E ancora: “Focalizzare il curricolo sulle abilità socio-emotive è fondamentale anche per valorizzare il potenziale della tecnologia ed evitarne i rischi; l’utilizzo delle tecnologie di apprendimento, incluse quelle emergenti basate sull’Intelligenza Artificiale, costituisce a questo proposito non solo una necessità dettata dal contesto ma una fonte di opportunità educativa”.
Un altro utile contributo al tema socio emozionale di natura più teorica, di cui vorrei far parte, in conclusione, i lettori viene da un recente volume di due studiose dell’Università di Torino, Sara Nosari ed Emanuela Guarcello, dal titolo Quali skills per l’umano? Un contributo al dibattito non cognitivo/cognitivo (Mondadori Università, 2024). Il libro merita attenzione per due principali ragioni. La prima è che costituisce un apprezzabile tentativo per dare un po’ d’ordine alla frammentazione definitoria delle non-cognitive skills – per le autrici non basta l’inventario dell’Ocse –, individuandone per ciascuna di esse le radici culturali, i fondamenti, le caratteristiche qualificanti, le suggestioni positive. Il libro contribuisce in tal modo a disegnare in modo rigoroso la topografia delle ragioni e della spendibilità delle risorse non cognitive della persona.
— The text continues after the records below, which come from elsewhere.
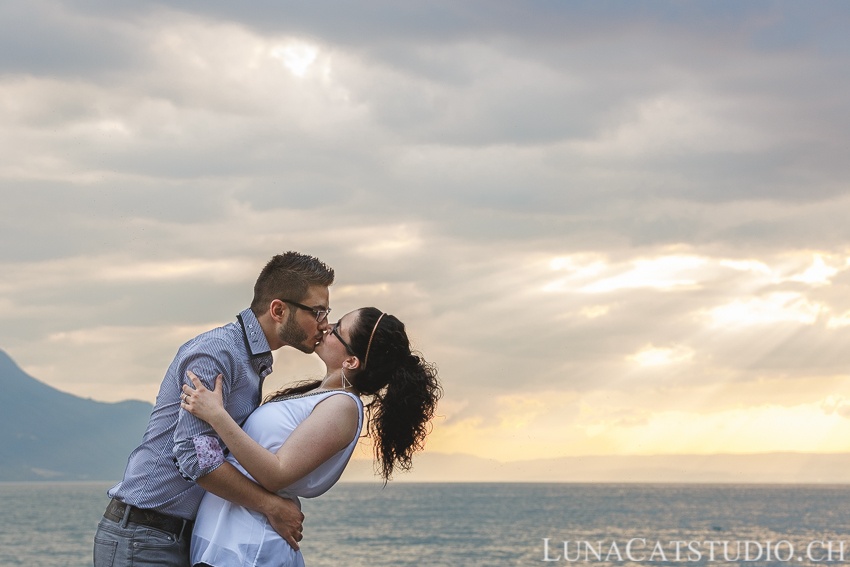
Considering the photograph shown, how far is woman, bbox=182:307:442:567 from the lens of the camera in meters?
3.99

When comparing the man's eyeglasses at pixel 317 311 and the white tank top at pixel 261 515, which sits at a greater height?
the man's eyeglasses at pixel 317 311

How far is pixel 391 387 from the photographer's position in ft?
15.8

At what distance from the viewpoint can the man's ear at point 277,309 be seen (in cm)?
448

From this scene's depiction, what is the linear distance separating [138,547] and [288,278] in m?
1.57

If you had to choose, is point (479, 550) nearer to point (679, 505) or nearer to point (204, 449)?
point (204, 449)

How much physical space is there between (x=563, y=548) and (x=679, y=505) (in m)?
73.2

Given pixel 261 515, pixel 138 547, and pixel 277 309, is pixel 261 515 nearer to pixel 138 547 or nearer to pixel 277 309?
pixel 138 547

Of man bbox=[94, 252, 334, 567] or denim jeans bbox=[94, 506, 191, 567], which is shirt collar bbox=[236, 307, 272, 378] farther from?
denim jeans bbox=[94, 506, 191, 567]

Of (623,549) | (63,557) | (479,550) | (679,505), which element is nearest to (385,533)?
(479,550)

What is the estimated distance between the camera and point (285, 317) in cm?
450

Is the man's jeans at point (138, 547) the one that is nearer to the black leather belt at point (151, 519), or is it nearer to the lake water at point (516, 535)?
the black leather belt at point (151, 519)

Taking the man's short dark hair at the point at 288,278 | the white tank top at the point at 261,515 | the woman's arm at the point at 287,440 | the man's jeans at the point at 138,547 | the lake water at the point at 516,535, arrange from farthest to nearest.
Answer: the lake water at the point at 516,535
the man's short dark hair at the point at 288,278
the man's jeans at the point at 138,547
the white tank top at the point at 261,515
the woman's arm at the point at 287,440

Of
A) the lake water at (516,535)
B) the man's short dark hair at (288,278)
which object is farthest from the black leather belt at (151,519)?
the lake water at (516,535)

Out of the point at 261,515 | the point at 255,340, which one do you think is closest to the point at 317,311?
the point at 255,340
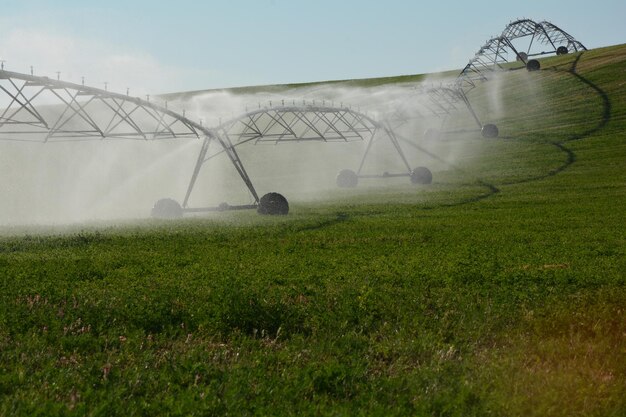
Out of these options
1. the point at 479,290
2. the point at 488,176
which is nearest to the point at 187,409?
the point at 479,290

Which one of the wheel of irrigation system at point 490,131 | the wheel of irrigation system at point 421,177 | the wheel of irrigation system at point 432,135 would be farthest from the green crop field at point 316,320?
the wheel of irrigation system at point 432,135

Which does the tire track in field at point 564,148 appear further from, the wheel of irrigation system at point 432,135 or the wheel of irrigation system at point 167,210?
the wheel of irrigation system at point 167,210

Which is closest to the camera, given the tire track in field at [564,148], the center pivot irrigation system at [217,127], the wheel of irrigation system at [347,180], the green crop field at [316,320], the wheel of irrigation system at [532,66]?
the green crop field at [316,320]

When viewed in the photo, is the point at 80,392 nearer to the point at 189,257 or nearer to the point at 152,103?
the point at 189,257

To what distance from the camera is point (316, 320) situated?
10617 millimetres

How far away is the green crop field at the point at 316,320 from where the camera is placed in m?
7.36

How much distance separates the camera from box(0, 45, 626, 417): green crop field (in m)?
7.36

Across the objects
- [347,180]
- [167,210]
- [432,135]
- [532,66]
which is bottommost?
[167,210]

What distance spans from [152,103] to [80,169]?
44.2 m

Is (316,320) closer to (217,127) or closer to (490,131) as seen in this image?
(217,127)

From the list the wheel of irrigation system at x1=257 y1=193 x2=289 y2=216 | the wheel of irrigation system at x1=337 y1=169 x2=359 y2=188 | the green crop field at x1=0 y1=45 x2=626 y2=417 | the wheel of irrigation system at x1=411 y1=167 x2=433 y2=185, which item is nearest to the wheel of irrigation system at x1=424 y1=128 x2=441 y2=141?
the wheel of irrigation system at x1=337 y1=169 x2=359 y2=188

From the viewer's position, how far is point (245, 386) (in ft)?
24.8

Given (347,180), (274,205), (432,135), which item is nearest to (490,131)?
(432,135)

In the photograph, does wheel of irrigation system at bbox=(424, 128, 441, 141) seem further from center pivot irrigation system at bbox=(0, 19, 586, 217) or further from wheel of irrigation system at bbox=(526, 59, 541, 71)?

Ma il merito maggiore del volume è la denuncia del rischio che la risorsa non cognitiva – al di là di ogni migliore intenzione – se guidata solo dal criterio dell’efficienza e dell’utilità pratica si possa pervertire in un’operazione che non aiuta a crescere persone, ma semplicemente a formare, nel migliore dei casi, qualificati professionisti. La questione delle skills in realtà costituisce una imperdibile occasione per riscoprire l’educazione dell’umano, sfuggire all’idea (oggi assai diffusa) che la “scuola deve formare” (leggi: al saper fare), che – in definitiva – senza una direzione di senso non ci sono che il vuoto di un’infinita e drammatica perdita di tempo e una mesopotamica alluvione di parole.